Look through the listing below and write out exactly the lines from the line with "padding: 14px 4%!important;" to the line with "Home ANFANG */", both included, and no others.

*Data for this exercise*:
══════════════════════════════

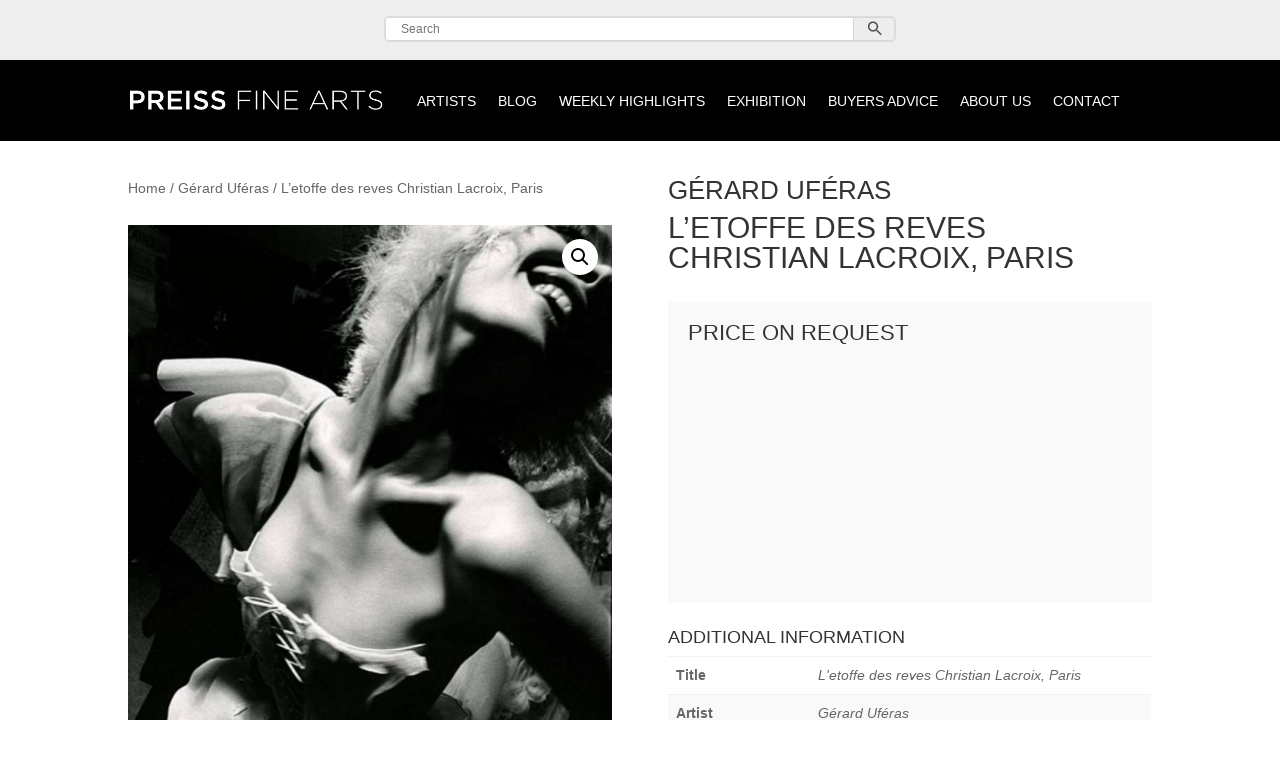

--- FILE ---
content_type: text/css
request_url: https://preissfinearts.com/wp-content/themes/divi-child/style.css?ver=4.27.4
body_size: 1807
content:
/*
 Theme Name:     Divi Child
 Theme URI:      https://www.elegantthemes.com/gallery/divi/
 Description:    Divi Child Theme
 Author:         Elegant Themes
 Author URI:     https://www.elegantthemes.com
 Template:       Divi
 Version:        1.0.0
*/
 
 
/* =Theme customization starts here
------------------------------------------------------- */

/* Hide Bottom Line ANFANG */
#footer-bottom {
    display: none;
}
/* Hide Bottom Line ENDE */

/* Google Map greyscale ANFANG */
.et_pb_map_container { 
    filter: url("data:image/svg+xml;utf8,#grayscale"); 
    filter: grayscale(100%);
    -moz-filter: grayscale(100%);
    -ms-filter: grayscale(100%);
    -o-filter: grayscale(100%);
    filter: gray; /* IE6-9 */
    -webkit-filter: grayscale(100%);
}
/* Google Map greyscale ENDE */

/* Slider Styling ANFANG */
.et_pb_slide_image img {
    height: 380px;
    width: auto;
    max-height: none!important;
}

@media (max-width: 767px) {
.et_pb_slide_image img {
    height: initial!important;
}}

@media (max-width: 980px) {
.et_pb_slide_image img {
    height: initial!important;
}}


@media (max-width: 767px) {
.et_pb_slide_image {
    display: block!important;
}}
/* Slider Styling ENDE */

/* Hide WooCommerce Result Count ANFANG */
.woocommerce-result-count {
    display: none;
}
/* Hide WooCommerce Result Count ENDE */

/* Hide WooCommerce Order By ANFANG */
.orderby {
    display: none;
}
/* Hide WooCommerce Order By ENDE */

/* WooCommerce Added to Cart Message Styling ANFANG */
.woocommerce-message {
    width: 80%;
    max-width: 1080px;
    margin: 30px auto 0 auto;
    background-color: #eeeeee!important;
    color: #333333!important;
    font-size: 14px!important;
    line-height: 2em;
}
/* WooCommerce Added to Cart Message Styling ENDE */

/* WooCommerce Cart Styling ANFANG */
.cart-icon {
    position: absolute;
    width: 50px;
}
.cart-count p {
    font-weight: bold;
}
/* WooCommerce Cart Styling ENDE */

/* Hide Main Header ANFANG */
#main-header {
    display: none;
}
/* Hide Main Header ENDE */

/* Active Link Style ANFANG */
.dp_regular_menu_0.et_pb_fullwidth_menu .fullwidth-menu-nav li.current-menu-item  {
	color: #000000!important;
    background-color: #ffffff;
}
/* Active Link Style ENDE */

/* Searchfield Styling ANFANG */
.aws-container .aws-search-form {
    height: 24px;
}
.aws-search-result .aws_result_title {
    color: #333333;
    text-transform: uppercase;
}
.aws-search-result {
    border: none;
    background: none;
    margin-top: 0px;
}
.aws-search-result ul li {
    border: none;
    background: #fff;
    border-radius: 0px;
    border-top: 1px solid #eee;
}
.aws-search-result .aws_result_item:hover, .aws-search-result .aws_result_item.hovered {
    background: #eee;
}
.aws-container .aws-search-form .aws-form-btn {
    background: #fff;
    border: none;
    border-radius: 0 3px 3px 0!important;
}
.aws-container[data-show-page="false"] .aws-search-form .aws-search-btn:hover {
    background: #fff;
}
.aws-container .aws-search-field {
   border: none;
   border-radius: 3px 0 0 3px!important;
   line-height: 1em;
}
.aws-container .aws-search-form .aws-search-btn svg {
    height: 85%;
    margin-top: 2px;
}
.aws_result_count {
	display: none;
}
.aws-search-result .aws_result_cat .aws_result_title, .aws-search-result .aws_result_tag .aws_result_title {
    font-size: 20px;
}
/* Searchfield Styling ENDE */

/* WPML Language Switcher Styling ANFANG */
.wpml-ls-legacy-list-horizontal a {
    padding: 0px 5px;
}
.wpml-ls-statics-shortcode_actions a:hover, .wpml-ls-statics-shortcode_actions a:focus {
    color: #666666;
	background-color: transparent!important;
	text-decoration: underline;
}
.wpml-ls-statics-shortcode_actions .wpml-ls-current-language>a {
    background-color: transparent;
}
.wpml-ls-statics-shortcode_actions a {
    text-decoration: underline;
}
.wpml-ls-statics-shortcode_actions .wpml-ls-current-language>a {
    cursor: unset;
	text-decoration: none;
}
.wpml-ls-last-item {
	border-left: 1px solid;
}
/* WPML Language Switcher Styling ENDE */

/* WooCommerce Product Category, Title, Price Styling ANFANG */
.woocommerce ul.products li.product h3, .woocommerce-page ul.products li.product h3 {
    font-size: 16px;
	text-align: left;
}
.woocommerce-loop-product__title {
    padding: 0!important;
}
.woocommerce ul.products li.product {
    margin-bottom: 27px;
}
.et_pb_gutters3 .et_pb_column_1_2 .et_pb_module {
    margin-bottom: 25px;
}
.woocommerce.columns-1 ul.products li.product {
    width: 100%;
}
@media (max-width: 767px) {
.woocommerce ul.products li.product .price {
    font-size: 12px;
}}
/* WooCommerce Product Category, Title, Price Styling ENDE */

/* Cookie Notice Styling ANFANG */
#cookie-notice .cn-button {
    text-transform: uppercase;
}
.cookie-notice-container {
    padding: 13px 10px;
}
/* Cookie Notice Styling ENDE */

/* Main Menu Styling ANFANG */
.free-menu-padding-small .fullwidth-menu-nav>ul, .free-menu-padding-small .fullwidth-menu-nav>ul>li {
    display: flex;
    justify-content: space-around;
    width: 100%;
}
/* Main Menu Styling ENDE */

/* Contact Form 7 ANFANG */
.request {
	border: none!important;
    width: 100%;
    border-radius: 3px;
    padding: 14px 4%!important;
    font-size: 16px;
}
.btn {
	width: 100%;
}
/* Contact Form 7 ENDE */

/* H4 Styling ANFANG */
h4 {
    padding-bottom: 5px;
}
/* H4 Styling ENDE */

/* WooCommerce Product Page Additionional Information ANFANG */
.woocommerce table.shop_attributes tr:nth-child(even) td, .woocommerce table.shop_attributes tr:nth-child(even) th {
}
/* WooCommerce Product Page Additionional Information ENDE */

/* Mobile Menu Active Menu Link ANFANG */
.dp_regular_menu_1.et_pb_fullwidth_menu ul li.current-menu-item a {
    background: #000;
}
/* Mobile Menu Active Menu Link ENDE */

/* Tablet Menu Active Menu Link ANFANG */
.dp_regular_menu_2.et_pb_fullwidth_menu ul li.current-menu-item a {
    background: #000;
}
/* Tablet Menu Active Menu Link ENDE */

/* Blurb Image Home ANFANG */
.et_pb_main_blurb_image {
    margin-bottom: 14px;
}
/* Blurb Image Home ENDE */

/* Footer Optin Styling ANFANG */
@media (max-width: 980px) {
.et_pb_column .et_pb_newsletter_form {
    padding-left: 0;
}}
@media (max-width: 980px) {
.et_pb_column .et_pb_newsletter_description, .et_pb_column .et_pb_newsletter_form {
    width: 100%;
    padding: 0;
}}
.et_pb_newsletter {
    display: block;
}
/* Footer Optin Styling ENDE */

══════════════════════════════

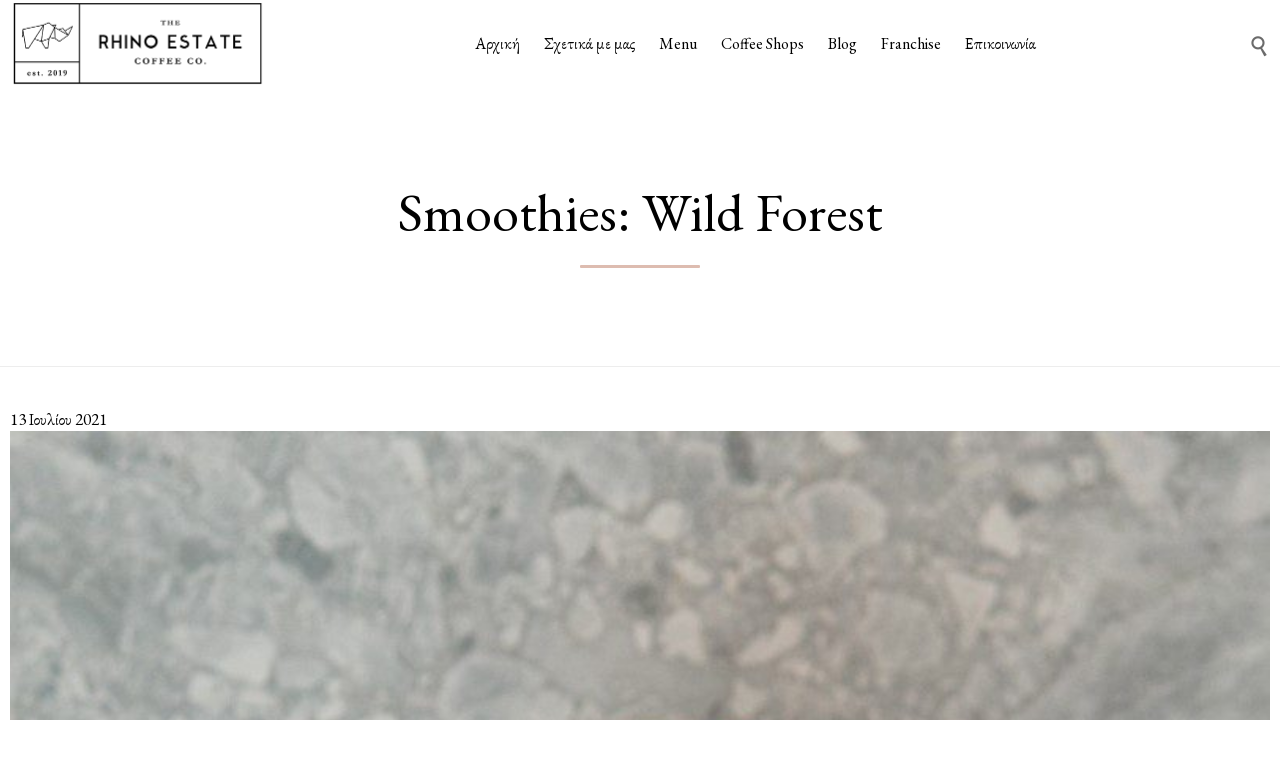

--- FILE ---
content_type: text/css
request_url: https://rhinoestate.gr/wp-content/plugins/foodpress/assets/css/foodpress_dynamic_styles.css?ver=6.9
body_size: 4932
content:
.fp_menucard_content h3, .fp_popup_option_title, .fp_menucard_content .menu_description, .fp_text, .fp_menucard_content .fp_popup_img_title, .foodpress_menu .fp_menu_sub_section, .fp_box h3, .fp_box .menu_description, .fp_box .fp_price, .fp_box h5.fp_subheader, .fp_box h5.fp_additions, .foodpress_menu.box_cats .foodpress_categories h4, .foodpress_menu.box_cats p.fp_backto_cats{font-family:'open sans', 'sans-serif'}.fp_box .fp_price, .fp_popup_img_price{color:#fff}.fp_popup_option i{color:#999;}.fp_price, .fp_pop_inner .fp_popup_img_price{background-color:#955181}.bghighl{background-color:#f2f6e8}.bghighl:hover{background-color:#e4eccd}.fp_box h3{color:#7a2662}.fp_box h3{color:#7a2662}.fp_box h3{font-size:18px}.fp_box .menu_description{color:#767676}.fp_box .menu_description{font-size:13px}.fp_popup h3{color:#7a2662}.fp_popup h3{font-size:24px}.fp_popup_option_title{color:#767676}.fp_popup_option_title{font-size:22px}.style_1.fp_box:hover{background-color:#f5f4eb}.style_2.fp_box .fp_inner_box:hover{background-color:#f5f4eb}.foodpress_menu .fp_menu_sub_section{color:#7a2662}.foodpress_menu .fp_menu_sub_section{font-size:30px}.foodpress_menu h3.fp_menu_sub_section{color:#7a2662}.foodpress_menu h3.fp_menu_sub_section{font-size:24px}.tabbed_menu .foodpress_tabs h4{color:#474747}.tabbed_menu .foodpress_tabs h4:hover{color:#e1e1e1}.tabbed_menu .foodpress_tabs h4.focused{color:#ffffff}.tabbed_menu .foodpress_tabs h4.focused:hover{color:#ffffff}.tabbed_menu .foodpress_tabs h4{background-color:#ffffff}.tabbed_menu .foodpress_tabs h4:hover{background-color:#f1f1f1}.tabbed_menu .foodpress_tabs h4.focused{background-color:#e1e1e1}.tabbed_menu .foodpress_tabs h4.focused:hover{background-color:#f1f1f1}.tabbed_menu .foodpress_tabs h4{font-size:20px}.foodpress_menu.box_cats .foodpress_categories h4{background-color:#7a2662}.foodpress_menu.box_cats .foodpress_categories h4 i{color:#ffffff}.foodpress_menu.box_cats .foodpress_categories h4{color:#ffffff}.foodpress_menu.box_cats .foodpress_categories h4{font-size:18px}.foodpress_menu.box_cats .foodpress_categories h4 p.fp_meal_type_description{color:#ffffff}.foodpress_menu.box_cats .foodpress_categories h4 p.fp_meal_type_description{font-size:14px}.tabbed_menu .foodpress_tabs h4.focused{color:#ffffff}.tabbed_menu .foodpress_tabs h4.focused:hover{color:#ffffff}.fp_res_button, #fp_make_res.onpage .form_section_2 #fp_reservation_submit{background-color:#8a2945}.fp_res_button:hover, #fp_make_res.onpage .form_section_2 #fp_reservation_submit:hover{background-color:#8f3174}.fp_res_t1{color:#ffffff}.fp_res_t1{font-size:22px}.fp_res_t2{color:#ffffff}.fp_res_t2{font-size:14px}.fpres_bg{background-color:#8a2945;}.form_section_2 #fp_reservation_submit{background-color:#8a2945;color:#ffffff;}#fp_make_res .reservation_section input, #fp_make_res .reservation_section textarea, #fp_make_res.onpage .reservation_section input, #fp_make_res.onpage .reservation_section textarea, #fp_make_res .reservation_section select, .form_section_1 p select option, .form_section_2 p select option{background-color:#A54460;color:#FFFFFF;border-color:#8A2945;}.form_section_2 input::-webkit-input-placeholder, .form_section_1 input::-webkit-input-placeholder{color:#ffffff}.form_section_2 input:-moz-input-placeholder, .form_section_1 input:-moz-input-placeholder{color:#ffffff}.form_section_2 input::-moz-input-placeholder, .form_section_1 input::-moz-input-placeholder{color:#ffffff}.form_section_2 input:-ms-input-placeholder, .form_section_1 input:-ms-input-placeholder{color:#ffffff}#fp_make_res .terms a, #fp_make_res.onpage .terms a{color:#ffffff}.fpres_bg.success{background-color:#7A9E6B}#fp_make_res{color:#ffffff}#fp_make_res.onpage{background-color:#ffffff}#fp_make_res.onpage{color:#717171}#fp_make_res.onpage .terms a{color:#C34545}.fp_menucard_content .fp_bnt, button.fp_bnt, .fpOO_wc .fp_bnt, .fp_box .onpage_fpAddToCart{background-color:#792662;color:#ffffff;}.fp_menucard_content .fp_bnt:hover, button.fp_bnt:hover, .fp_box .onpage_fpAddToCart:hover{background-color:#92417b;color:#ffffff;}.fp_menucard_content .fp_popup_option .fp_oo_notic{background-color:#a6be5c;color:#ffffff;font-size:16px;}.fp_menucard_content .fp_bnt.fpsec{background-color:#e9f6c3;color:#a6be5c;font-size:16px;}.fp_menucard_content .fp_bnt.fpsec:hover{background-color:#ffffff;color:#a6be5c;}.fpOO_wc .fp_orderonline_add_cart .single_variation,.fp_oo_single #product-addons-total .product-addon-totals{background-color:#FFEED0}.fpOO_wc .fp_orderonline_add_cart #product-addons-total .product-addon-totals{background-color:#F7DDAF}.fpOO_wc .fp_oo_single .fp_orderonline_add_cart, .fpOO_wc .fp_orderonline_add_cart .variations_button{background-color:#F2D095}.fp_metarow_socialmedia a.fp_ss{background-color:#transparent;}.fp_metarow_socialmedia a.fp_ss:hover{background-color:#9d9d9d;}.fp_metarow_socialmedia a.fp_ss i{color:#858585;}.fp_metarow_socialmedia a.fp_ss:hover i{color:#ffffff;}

══════════════════════════════

*Solution*:
    padding: 14px 4%!important;
    font-size: 16px;
}
.btn {
	width: 100%;
}
/* Contact Form 7 ENDE */

/* H4 Styling ANFANG */
h4 {
    padding-bottom: 5px;
}
/* H4 Styling ENDE */

/* WooCommerce Product Page Additionional Information ANFANG */
.woocommerce table.shop_attributes tr:nth-child(even) td, .woocommerce table.shop_attributes tr:nth-child(even) th {
}
/* WooCommerce Product Page Additionional Information ENDE */

/* Mobile Menu Active Menu Link ANFANG */
.dp_regular_menu_1.et_pb_fullwidth_menu ul li.current-menu-item a {
    background: #000;
}
/* Mobile Menu Active Menu Link ENDE */

/* Tablet Menu Active Menu Link ANFANG */
.dp_regular_menu_2.et_pb_fullwidth_menu ul li.current-menu-item a {
    background: #000;
}
/* Tablet Menu Active Menu Link ENDE */

/* Blurb Image Home ANFANG */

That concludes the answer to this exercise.